Bei Gisselle’s werden zurzeit 160 Mädchen ausgebildet. Die meisten sind zwischen vier und elf Jahren alt. Sie lernen, wie man sich schminkt, frisiert und feminin posiert. Ganz wichtig: Die richtige Haltung und Schrittsetzung auf dem Laufsteg. "Arme locker, Hüften nach vorne!", ruft Andrea Reyes, die Nichte von Gisselle Reyes, ihren Schülerinnen zu. "Ich korrigiere die Mädchen möglichst viel, damit sie femininer werden", sagt sie.

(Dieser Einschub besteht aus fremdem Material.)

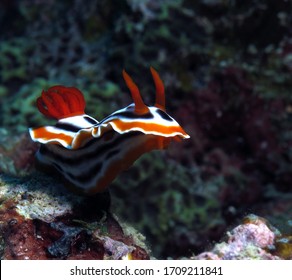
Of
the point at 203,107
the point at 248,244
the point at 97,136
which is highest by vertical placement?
the point at 97,136

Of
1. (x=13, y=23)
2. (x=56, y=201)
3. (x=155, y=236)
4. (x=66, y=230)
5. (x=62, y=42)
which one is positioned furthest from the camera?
(x=13, y=23)

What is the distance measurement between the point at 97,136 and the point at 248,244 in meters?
1.17

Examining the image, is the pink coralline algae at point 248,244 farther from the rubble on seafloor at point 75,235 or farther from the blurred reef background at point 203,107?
the blurred reef background at point 203,107

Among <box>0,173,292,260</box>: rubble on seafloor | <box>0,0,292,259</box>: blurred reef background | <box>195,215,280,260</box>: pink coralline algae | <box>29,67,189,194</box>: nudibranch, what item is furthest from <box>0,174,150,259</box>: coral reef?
<box>0,0,292,259</box>: blurred reef background

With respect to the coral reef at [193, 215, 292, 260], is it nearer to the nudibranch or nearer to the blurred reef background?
the nudibranch

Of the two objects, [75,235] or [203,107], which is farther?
[203,107]

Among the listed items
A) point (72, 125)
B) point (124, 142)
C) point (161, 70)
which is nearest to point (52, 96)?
point (72, 125)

Und erläutert: "Die Haare müssen immer in Ordnung sein. Make-up ist Pflicht, es sollte aber natürlich wirken. Und man sollte immer, immer hohe Absätze tragen." Sie selbst, so erklärt die 21-jährige Andrea Reyes, sei mit 1,60 Metern zu klein für eine Model-Karriere gewesen: "Um zur Wahl der Miss Venezuela zugelassen zu werden, muss man mindestens 1,70 Meter sein." Dennoch ist Aussehen für sie das zentrale Thema. "Schönheit ist unser Familiengeschäft. "Schönheit ist unsere Sprache." Weil die Ausstrahlung ebenso wichtig ist wie die Schönheit, werden die Schülerinnen auch in Rhetorik und Auftreten unterrichtet.

Absolut salonfähig sind auch Schönheitsoperationen: Von klein auf erfahren die Mädchen, dass es ganz normal ist, sich die Nase begradigen, Silikon implantieren oder Fett absaugen zu lassen. Und sie lernen schon früh die magischen Zahlen: 50 Kilogramm bei 1,70 Meter.

Natürlich werden nur die wenigsten Mädchen, die in den Beauty-Schulen ausgebildet werden, Topmodel oder Miss World. Doch das hindert die Venezolanerinnen nicht daran, den Beauty-Kult auszuleben. Schönheit ist in dem Land, in dem mehr als ein Drittel der Bevölkerung in Armut lebt, eine Ablenkung von den Nöten des Alltags. Wer die 100 Dollar monatlich für die Kurse nicht aufbringen kann, lebt seinen Kindern vor, wie wichtig Diät ist. Und es bleibt immer noch der Weg zur Bank – für Schönheits-OPs gibt es Kredite, nicht aber fürs Auslandsstudium.